*Image-text web data*:
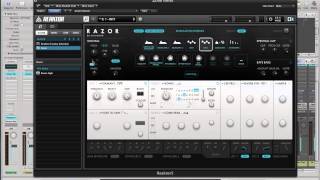 Razor Synth Tutorial: Kill The Noise/Skrillex style Growl Bass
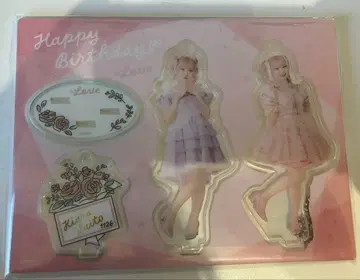 이코럽 사이토 지아라 벌스데이 세트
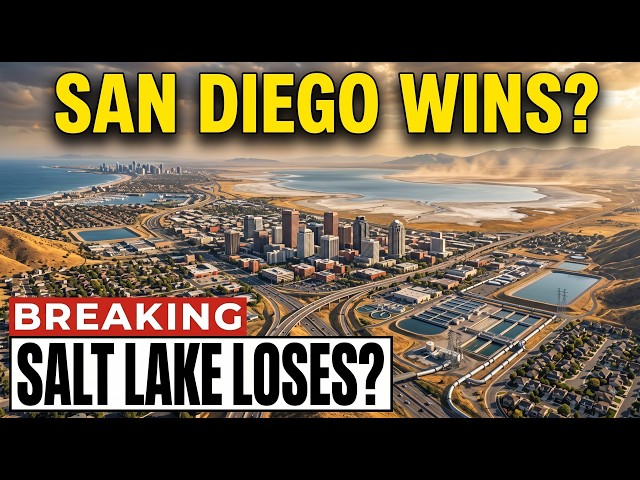 San Diego Will Survive. Salt Lake City Won't. The Brutal Math Explained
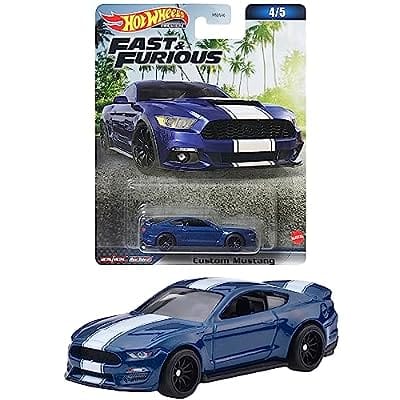 Hot Wheels ワイルド・スピード ミニカー4 カスタム マスタング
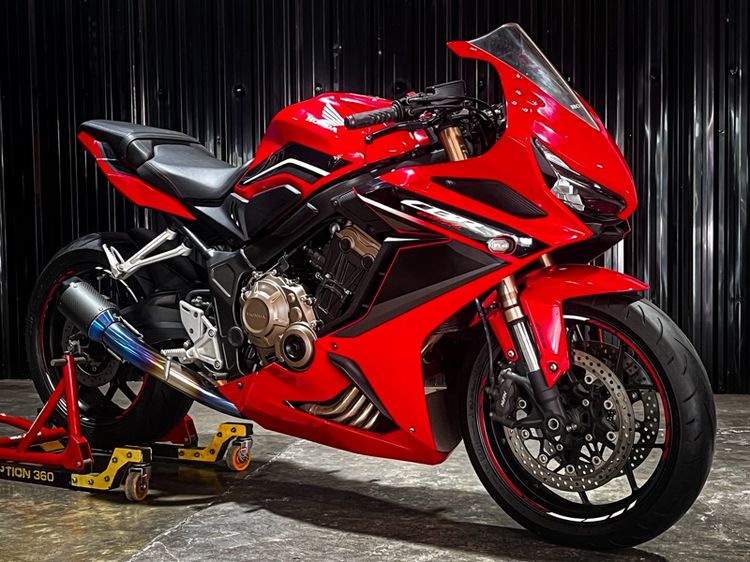 CBR650R สีแดง ปี2022 ไมล์น้อย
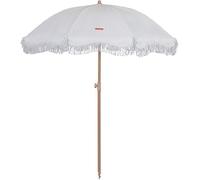 Flamingueo Ombrellone da Spiaggia, Giardino, Piscina, Altezza e Orientamento Regolabile, Protezione UPF 50+, Poliestere, Borsa per il Trasporto, 210 x 180 cm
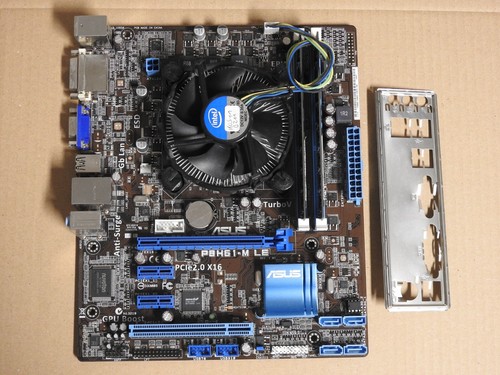 Pacchetto scheda madre asus - pacchetto,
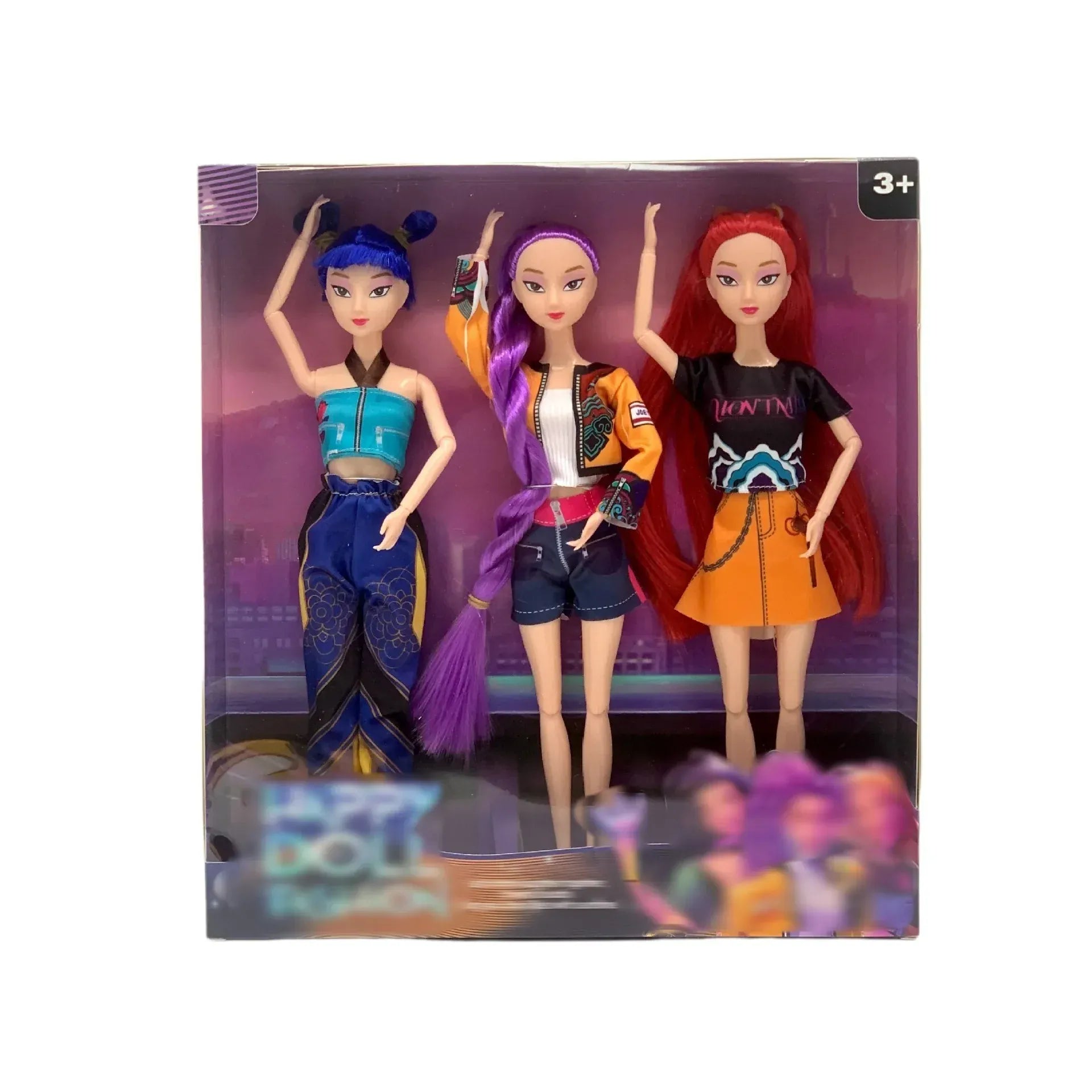 New K-pop Demon Hunters Anime Merchandise Rumi Mira Zoyi Character Figurine Birthday Gift Fan Club Gifts 11 Joints Are Movable New K-pop Demon Hunters Anime Merchandise Rumi Mira Zoyi Character Figurine Birthday Gift Fan Club Gifts 11 Joints Are Movable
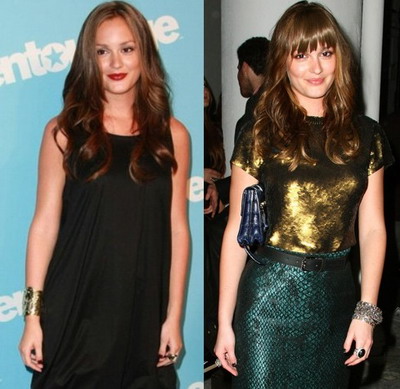 Leighton Meester: iti place mai mult cu breton sau fara?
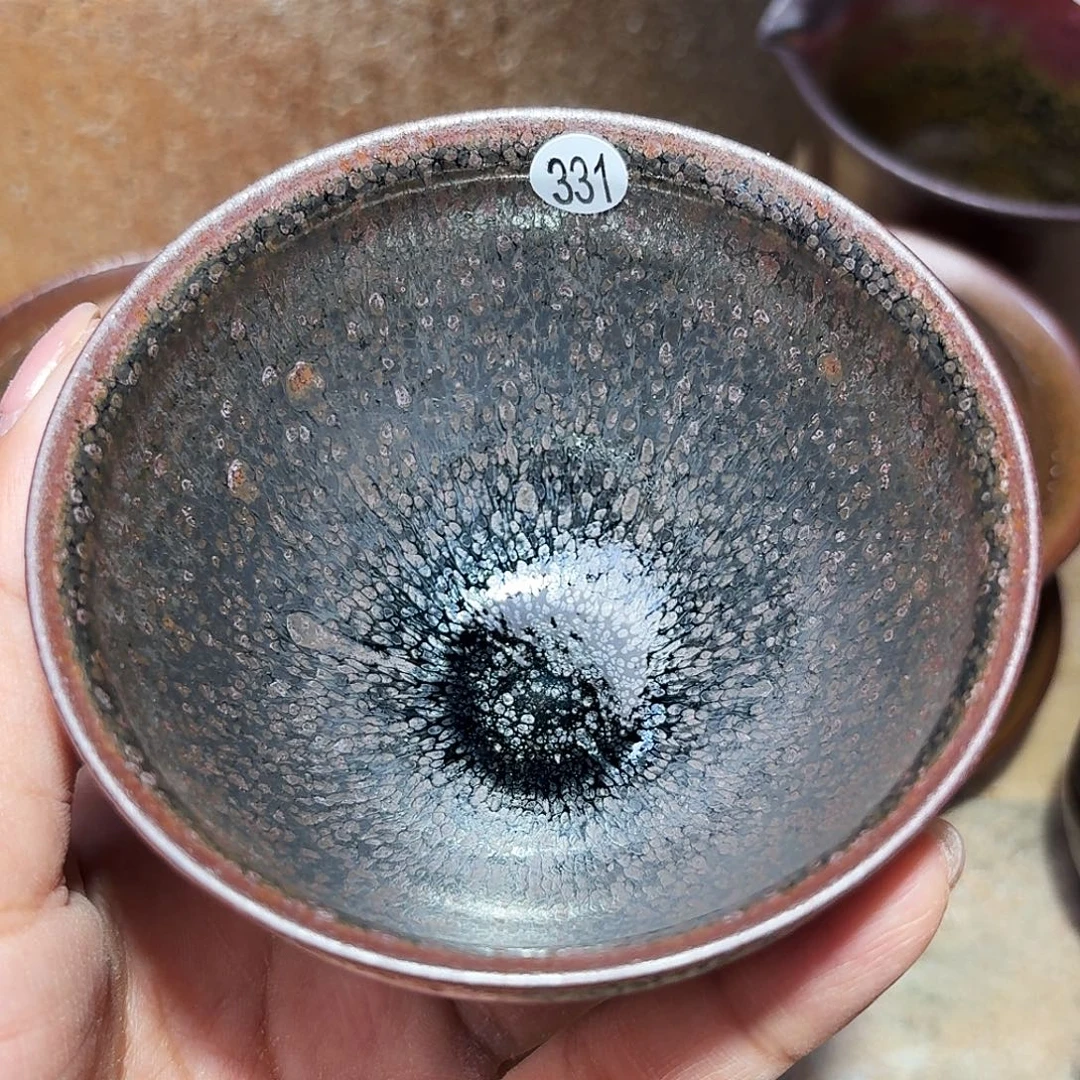 茶盏义兴龙窑建盏331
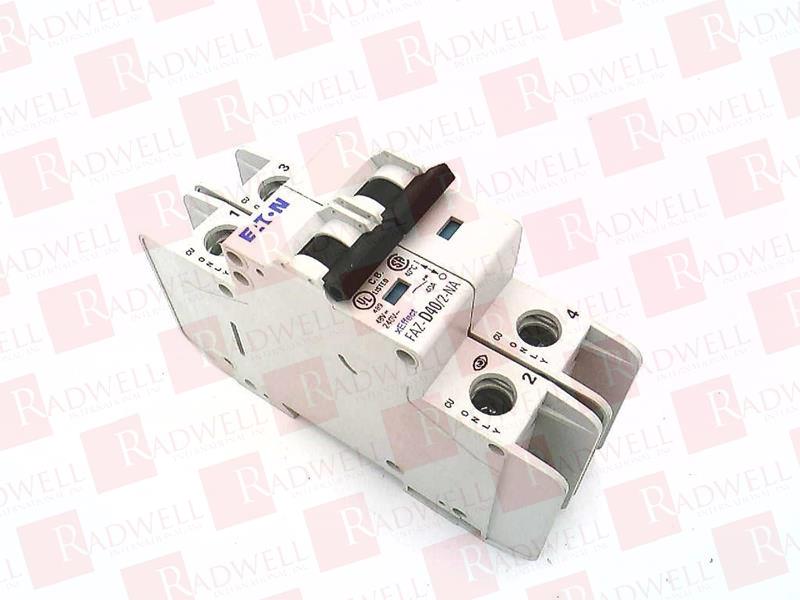 EATON CORPORATION FAZ-D40/2-NA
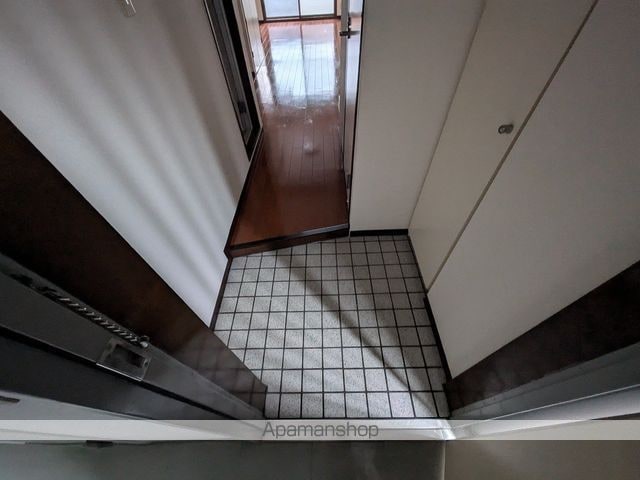 広島県広島市中区上幟町[1R/24.89m2]の玄関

*ABOUT THIS TASK*: Print every caption above without changing anything, covering all twelve records and omitting the pictures.

*EXPECTED ANSWER*:
 Razor Synth Tutorial: Kill The Noise/Skrillex style Growl Bass
 이코럽 사이토 지아라 벌스데이 세트
 San Diego Will Survive. Salt Lake City Won't. The Brutal Math Explained
 Hot Wheels ワイルド・スピード ミニカー4 カスタム マスタング
 CBR650R สีแดง ปี2022 ไมล์น้อย
 Flamingueo Ombrellone da Spiaggia, Giardino, Piscina, Altezza e Orientamento Regolabile, Protezione UPF 50+, Poliestere, Borsa per il Trasporto, 210 x 180 cm
 Pacchetto scheda madre asus - pacchetto,
 New K-pop Demon Hunters Anime Merchandise Rumi Mira Zoyi Character Figurine Birthday Gift Fan Club Gifts 11 Joints Are Movable New K-pop Demon Hunters Anime Merchandise Rumi Mira Zoyi Character Figurine Birthday Gift Fan Club Gifts 11 Joints Are Movable
 Leighton Meester: iti place mai mult cu breton sau fara?
 茶盏义兴龙窑建盏331
 EATON CORPORATION FAZ-D40/2-NA
 広島県広島市中区上幟町[1R/24.89m2]の玄関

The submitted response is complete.